TASK REQUIREMENTS -
(1) Can you quote the post about workshop machines from "The Zenworks I" to "free tabletop workspace)."?
(2) Which machines are named in the sentence of the workshop-machines post that begins "ZenWorks CNC"?

TEXT BLOCK -
──────

Eventually I will get some sort of CNC mill too, I am sure, but probably not until I have spent quite a while with the Glowforge.

I run a 42" Graphtec FC8600-100 Plotter. I’m hoping to get into a wide-format printer soon, and had been contemplating an Othermill or a Makerbot until I ran across the 'Forge. Don’t know if I would consider my lincoln welder digital…

ZenWorks CNC (not yet fully assembled), Form 1+, Printrbot Simple Metal, Monoprice 3D, and a home built semi-Lasersaur.

The Zenworks I am excited to try out, but needing to make my own mounts for the limit switches is a nuisance, so it keeps getting shuffled back lower and lower on the to-do list (even though it is consuming my free tabletop workspace).

The Form 1+ prints amazing parts, as long as you get the supports and overall design of the piece correct so that it prints properly. Hate cleaning up failed prints. And the post-processing is a nuisance.

The printrbot I took some time and dialed in most of the way. It is a seriously awesome workhorse. I unfortunately need to spend a bit more time on it still though to get dimensional accuracy. Another item I always slip lower on the list of things to accomplish though. For now, I sand things down when I need tight fittings, and do not print things which are supposed to be movable upon print.

──────

DATA EXTRACT -
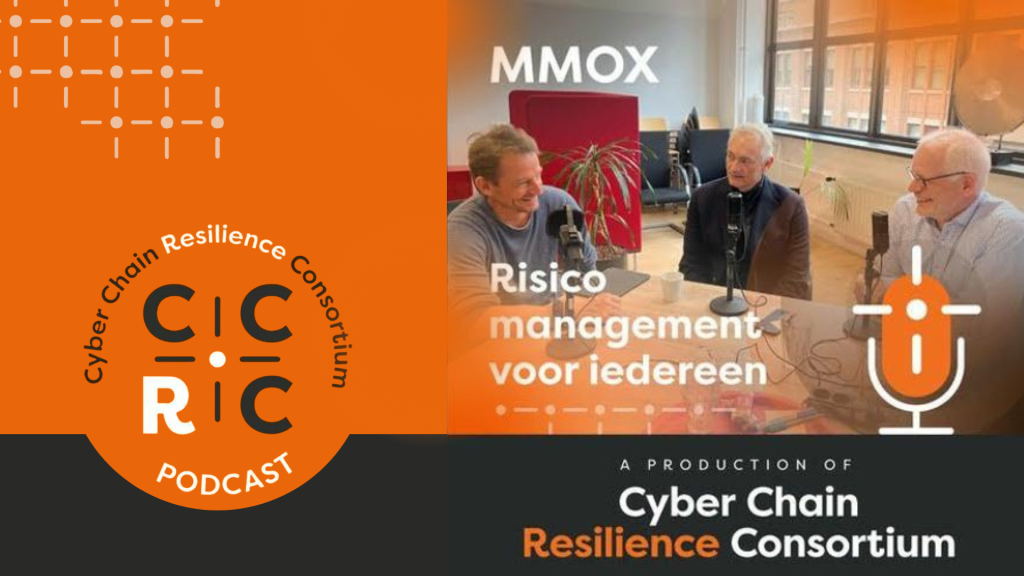 Cyber Chain Podcast #8 (3) -CCRC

──────

RESPONSES TO THE TASKS -
(1)
The Zenworks I am excited to try out, but needing to make my own mounts for the limit switches is a nuisance, so it keeps getting shuffled back lower and lower on the to-do list (even though it is consuming my free tabletop workspace).

(2)
- ZenWorks CNC (not yet fully assembled)
- Form 1+
- Printrbot Simple Metal
- Monoprice 3D
- a home built semi-Lasersaur